Perhaps, it wasn't only her who can feel her agents. Perhaps, they can feel her too. And they started breaking the rules too, even Artie.
Which lead to her demise.
It was inevitable. It was time to find the next Warehouse.
But the thing that she regrets the most is that she never got to say goodbye.
She couldn't comfort Myka as her friend fell to her knees, next to her lifeless body. She could only watch as Pete carried her to Artie's bedroom, with his fingers pressed against her pulse the whole way up. And Claudia…Claudia couldn't even look at her. She didn't go into Artie's room during the entirety of Leena's stay there.

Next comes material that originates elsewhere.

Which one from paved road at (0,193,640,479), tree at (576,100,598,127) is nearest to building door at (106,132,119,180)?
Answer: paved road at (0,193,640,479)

Later, when the sweating sickness incident was settled, they tried to bring her back. Of course, it didn't work. Once her human form had died, no artifact can work on it as her soul was being inserted to a baby somewhere else.
It wasn't really the end.
Warehouse 13 will still be around for many years to come. Her new body will need to mature physically and mentally before the Caretaker can train her to find the location of the next Warehouse.
It was an end, a prequisite to a new beginning.
But it didn't make it any less painful.
…
Twenty four years later.
Leena Edwards is about to board a train when a redheaded woman in her early 30s tackles her into a hug. Her first thought is, "Wow, she's beautiful." Maybe that's why Leena doesn't push her away immediately.
"Mrs F said you tend to stick to a name for about three warehouses," the woman says, pulling back but still holding her. "Are you still Leena?"
And she knows her name. So, Leena carefully pushes her away and slowly backs away. She doesn't care how pretty the woman is. She is showing clear signs of being a stalker.
The redhead chuckles. "I scared you. Sorry. I just got a little too excited to see you again. We've met. These days, people call me Ms Donovan but old friends should call me Claudia."
"I'm pretty sure I've never seen you in my life," Leena tells her.
That seems to amuse her even more. "Well, not in this lifetime."
"Umm, I'm sure you're no one dangerous," Leena says as she inches away from the woman, "but I don't make it a habit of befriending strangers who randomly hug me in subway stations."
She has turned around and is walking away when the woman asks, "What color am I?"
She stops. "I don't know what you mean," she lies.
"Is it still green?"
That makes her turn around. Her parents brought her to a doctor when she was eight after she told them how people glowed with colors. Then they sent her to a therapist when it was found that there was nothing wrong with her. She has never told anyone about it since then.
Sure, maybe this lady is a crazy enough stalker to find her medical records but there is no way she could know the color of her own aura. Or maybe it's a wild guess that accurately hit the mark.
But if there is a chance that Claudia can explain why Leena has always felt like she was different than anyone else, then she is willing to risk it.
"We're going to a very busy coffee shop and then you can tell me whatever it is that you want to tell me."
Claudia smiles. The smile seems familiar to Leena, and she feels her own lips curling up, like she's so glad to see it after missing it for a long time.
"It's a date," Claudia says, prompting her to straighten her lips again.
"No, not a date."
Claudia's smile stretches and Leena has to purse her lips in order to stop herself from smiling again. "Sure."